He was aghast. “It hadn’t entered my head! Why should I divorce her?”

“Yes, why should you? You had all the convenience of marriage, and none of its obligations.”

“I would never have divorced her. If I’d known she was thinking that … I could have reassured her.”

“You couldn’t even see that she was afraid?”

“How could I? She never told me.”

“You were never here.”

“Anyway, I have never understood women.”

“Damn you,” she said. “You make that a point of pride, don’t you? Listen, I am familiar with you great men, in all your manifestations, and I’m sure I don’t know the words for how you disgust me. I have sometimes sat with your wife while you were saving the country.”

“We have to discharge our public duties.”

“Most of you discharge your public duties by beginning to drink at nine o’clock in the morning and spend your day plotting how you can stab each other in the back and make off with each other’s wives.”

“There is an exception to that.” He smiled. “His name’s Robespierre. You wouldn’t like him. Of course, it never struck me before how we must appear to you—a set of drunken, middle-aged lechers. Well, Louise—what do you think I should do?”

“If you want to save yourself as a human being, you should get out of politics.”

“As a human being?” he queried gently. “What are the other possibilities?”

“I think you know what I mean. You haven’t lived like a proper human being these last few years. You have to get back to the man you were before—” She gestured.

“Yes, I know. Before the folly. Before the blasphemy.”

“Don’t. Just don’t laugh.”

“I’m not laughing. But your judgements are very harsh, aren’t they? I’m not sure there is much hope for me. If I wanted to abandon my career, I don’t know how I’d begin to do it.”

“We could find a way, if you made up your mind.”

“We could? You think so?”

He is laughing, she thought. “If I had only heard of you, from the newspapers, I should think you were a devil. I should be afraid to breathe the same air as you. But I know you.”

“I see that you have set yourself a task. You mean to save me from myself, don’t you?”

“I was told to. I promised.”

When she thinks about it now she cannot be sure what the terms of the promise were. Gabrielle had bequeathed her children, but had she also bequeathed her husband?

The next morning she instructed the servants strictly. They were to mention to no one that Monsieur was home. She had come down early, before seven. He was already up and dressed, reading his letters. “So you are going out after all, Citizen Danton?”

He glanced up, and saw that she was disappointed. “No, I’m staying. But I couldn’t sleep … too much on my mind.”

“What if people come, and ask if you are back yet?”

“Tell lies.”

“You mean it?”

“Yes. I need time to think.”

“I suppose it would not be any great sin.”

“You are grown very liberal, since last night.”

“Don’t keep laughing at me. If anyone comes, I shall not let them in, and if I meet anyone when I go to do the shopping—”

“Send Marie.”

“I’m keeping her in. She might give you away. I shall say, I haven’t seen you, and you’re not expected.”

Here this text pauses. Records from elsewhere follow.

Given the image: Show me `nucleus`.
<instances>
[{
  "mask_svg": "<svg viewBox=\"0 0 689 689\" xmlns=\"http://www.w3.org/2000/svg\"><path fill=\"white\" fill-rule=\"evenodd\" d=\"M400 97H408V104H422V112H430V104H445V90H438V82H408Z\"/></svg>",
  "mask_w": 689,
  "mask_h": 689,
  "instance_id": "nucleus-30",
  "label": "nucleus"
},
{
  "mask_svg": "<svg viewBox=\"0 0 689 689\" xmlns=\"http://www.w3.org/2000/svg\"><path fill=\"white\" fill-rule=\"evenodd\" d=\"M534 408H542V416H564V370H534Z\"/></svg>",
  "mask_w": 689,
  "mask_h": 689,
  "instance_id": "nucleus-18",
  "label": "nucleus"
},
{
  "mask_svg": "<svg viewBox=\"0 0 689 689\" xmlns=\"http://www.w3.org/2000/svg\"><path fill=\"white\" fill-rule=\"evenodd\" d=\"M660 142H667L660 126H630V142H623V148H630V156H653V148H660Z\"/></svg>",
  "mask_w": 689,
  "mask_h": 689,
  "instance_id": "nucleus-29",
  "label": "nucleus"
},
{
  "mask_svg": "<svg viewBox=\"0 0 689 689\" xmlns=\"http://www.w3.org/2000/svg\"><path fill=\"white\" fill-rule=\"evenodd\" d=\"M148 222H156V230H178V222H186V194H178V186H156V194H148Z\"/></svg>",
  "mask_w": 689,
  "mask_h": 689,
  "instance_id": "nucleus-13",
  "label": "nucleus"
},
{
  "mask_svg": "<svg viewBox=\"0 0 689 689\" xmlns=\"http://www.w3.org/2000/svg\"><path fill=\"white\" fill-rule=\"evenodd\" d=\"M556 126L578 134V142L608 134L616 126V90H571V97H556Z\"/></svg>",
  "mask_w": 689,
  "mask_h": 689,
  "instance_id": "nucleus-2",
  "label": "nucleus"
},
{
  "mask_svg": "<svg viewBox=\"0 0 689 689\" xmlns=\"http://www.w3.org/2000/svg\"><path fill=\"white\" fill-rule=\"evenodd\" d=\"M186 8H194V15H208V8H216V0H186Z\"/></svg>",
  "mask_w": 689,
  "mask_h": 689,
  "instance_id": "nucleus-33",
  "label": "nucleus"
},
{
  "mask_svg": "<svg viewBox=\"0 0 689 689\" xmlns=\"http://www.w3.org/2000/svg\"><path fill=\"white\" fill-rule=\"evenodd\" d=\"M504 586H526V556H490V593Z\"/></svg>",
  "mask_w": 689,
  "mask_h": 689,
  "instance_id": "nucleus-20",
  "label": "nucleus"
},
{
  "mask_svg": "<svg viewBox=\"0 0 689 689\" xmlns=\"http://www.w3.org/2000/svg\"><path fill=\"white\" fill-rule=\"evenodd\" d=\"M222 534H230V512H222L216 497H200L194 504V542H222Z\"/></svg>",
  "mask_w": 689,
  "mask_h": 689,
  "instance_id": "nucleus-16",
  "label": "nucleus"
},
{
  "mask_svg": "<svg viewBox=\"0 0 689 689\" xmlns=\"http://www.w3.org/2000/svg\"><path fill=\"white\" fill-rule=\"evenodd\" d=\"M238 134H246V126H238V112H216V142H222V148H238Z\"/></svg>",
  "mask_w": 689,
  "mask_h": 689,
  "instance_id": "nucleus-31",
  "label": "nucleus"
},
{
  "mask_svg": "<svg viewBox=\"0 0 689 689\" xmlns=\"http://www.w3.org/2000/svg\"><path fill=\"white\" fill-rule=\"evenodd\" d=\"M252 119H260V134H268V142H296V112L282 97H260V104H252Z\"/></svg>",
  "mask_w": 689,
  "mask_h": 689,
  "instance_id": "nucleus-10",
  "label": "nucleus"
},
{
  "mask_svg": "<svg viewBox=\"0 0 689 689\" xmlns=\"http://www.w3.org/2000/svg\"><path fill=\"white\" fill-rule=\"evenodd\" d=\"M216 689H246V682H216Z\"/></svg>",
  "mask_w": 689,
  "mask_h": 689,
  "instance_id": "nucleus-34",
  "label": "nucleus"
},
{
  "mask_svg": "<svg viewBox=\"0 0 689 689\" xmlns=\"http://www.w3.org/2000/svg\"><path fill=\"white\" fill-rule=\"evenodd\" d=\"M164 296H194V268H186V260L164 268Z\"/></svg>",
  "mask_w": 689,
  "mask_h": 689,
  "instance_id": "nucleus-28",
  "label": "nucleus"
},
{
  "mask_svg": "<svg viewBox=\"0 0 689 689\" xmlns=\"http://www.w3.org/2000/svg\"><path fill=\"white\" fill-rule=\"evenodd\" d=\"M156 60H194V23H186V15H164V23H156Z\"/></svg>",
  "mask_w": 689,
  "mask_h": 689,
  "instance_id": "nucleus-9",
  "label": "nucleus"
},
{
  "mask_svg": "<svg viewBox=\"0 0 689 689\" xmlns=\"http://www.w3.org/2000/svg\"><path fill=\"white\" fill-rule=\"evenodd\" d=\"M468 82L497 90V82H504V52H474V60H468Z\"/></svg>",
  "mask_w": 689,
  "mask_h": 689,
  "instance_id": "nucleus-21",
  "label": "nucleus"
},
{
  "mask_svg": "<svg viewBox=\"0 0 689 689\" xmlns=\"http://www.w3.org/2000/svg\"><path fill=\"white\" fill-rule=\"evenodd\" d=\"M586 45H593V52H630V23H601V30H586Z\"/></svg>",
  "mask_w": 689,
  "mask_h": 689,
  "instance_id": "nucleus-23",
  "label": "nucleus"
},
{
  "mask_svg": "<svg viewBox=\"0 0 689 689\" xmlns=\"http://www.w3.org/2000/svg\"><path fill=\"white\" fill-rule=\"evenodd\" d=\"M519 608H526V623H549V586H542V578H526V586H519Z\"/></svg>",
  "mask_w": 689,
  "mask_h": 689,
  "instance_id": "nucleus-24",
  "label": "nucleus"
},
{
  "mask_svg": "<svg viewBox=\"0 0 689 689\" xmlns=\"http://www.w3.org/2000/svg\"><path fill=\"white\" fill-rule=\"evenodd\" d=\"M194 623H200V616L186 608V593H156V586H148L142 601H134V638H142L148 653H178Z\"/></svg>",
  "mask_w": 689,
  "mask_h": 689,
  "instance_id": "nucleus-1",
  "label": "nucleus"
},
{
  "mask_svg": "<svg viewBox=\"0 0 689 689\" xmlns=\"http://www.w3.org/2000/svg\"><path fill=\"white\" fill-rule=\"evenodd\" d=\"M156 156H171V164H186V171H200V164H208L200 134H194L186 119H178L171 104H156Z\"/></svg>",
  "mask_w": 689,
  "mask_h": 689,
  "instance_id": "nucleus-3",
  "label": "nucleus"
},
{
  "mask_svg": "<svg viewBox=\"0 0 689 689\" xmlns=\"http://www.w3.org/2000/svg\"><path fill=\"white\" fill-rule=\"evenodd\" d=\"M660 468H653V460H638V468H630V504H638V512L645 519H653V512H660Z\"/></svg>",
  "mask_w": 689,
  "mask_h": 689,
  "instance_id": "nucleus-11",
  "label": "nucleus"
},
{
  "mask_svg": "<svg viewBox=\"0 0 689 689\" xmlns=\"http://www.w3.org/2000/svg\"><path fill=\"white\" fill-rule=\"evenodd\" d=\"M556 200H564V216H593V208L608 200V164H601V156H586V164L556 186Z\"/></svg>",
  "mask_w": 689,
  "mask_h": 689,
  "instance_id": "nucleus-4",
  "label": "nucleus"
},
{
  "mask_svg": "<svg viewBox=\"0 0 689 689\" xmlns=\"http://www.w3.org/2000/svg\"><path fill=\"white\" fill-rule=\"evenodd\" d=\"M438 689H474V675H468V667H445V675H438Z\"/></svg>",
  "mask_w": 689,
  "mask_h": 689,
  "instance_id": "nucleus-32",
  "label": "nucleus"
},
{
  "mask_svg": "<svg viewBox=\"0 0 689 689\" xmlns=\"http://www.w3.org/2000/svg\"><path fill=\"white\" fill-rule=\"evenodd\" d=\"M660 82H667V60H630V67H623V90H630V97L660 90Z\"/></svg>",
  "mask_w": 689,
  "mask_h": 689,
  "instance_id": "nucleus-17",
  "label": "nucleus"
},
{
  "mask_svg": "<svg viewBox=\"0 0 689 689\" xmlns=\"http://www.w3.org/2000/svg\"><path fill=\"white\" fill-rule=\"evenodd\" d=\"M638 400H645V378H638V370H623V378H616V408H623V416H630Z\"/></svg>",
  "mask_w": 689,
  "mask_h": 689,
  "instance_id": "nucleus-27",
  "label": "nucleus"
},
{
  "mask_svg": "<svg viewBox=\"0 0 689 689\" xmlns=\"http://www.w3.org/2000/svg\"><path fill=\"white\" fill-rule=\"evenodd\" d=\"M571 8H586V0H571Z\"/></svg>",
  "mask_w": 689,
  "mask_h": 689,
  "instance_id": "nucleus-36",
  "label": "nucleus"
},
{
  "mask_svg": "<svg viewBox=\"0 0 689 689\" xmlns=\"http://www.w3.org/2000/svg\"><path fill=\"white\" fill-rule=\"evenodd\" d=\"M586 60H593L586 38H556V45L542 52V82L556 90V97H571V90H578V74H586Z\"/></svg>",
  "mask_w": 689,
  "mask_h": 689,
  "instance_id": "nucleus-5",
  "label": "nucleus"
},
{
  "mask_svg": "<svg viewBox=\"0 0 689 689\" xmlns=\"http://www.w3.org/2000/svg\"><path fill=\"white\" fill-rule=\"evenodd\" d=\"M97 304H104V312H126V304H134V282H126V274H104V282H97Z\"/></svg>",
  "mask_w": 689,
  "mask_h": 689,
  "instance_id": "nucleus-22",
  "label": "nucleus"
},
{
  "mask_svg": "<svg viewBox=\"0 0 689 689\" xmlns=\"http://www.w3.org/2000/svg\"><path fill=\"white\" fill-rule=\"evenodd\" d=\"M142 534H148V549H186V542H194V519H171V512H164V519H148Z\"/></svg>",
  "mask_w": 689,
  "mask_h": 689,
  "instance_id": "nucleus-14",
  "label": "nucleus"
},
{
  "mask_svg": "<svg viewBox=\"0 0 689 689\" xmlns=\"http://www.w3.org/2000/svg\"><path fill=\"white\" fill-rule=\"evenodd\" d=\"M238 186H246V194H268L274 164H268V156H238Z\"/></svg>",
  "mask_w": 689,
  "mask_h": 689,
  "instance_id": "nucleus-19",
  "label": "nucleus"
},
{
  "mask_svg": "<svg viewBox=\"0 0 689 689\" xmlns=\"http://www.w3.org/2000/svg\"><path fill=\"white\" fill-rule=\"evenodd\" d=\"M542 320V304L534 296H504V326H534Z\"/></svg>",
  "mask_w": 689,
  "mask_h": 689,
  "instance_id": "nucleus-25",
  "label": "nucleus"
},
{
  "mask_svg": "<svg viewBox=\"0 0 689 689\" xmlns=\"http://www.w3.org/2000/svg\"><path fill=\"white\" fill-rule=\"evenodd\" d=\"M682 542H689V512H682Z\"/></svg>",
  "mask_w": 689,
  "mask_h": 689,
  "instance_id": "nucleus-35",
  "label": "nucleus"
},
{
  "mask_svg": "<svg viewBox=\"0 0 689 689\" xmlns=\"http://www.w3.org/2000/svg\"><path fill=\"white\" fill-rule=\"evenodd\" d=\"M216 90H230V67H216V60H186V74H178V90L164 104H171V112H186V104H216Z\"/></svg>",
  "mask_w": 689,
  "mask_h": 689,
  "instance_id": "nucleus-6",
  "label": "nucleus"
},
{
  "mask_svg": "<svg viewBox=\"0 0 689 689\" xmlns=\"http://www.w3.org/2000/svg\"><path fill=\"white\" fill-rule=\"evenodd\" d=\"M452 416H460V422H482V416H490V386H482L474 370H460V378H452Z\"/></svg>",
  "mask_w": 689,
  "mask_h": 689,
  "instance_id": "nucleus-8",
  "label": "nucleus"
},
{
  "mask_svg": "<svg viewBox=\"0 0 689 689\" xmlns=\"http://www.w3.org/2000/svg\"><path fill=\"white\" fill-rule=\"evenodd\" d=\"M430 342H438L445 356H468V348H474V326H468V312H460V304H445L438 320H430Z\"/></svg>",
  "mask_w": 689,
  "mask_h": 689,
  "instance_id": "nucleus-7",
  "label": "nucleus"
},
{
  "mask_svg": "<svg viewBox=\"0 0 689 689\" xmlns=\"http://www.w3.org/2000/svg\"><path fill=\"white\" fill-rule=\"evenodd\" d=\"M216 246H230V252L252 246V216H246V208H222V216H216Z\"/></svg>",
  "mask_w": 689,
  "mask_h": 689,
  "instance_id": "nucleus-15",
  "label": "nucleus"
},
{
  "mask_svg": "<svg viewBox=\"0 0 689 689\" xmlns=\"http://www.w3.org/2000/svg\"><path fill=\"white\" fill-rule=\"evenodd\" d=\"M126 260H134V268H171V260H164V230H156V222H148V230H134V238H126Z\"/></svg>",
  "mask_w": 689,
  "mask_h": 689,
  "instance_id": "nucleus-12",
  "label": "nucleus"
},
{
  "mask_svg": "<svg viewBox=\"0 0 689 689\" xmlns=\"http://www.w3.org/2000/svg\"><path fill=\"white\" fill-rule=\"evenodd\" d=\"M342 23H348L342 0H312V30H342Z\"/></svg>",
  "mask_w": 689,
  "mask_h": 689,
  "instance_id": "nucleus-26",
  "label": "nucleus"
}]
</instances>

“That’s the spirit.” He turned back to his letters. He spoke kindly enough, but there was, too, a hint of weariness and boredom. I have no idea how to talk to him, she thought. I wish I were Lucile Desmoulins.

At nine o’clock, she was back, out of breath. He was sitting with a blank sheet of paper before him, his eyes closed. “Can’t write,” he said, opening them. “Oh, words go down, but they’re hardly soul-searing stuff. Good thing I own a journalist.”

“When are you planning to emerge?”

“Tomorrow, I think. Why?”

“I don’t think you can hide any longer. I saw your journalist. He knows you’re here.”

“How?”

“Well, he doesn’t know, but he thinks you are. I denied it, of course. I’m lucky to be in one piece, I can tell you. He didn’t believe a word I said.”